The city put together a committee, which decided the way to protect the city’s economy was to provide a fiber optic network of its own, said Angela Imming, director of innovation and technology for Highland.
Using Build American Bonds issued as part of the American Recovery and Reinvestment Act., the city launched construction of the $9 million network in 2010 after receiving 75% voter approval the previous year.
“Don’t get me wrong, it was really rough in the beginning," Imming said. "I go to the different junkets, and I get asked to speak often on what our experience was. I see other people or other communities that venture out and do this, and the first three years is really tough.”
She said the big challenge is convincing the public, including city employees and local elected officials. Pursuing such a project requires training government officials, as well as new council members and mayors who join the ranks of city leadership.
"Cities just don't have a lot of money lying around. You have to constantly remind them what the goal is, what the benefit is, why you're doing this," Imming said.
Highland offers television, phone and 1 Gbps symmetrical service. Imming said if the city built the system now, rather than a decade ago, they would have gone without television service because of the high cost of content.
However, she said the network helped retain the companies that were threatening to leave and attracted other large businesses to the community.
Fairlawn, Ohio, about 28 miles south of Cleveland, started building its fiber-to-the-premise network in 2015, connecting businesses first in 2016 and adding residents the following year.
“The mayor had gone on a couple of trade missions overseas and quickly learned from any of the companies that he visited with that one of the drawbacks with coming to Ohio was that our internet was not the best,” said Ernie Staten, public service director for Fairlawn. “All of them were demanding fiber optics.”
Staten said they were hearing similar messages from businesses in the community and decided to approach the three incumbent providers in Fairlawn.
“We were willing to write a check to a provider to build this and they all declined,” Staten said. “They actually laughed a little bit at us.”

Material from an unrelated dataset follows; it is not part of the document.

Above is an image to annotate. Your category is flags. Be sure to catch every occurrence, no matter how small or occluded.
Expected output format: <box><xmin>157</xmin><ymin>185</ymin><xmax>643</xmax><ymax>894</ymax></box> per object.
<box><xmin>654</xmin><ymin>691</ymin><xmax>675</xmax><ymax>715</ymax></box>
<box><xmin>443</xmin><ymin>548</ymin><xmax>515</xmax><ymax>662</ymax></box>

So Fairlawn decided to build a 100 gigabyte network that allows the city to offer 1, 2.5 and 10 Gbps service in the community. Officials used revenue bonds to cover the $10 million cost. Staten said the city also has the ability to offer faster circuits if someone needs them.
Fairlawn officials decided to forego television services because of the emergence of streaming. It was a gamble, Staten said.
At the time, slightly more than half of the city's 7,500 residents were age 60 and older. Officials worried about whether residents would be willing to change their TV viewing habits.
So city staff learned to be experts in streaming services and offered classes to the public.
“Inside our building, we put together a living room where someone could sit on the couch and they could play with the TV … let them see what was possible,” Staten said.
Today, about 62% of the community subscribes to Fairlawn Gig despite three incumbent providers. Staten said the network offers many advantages from public safety to economic development and improved home values.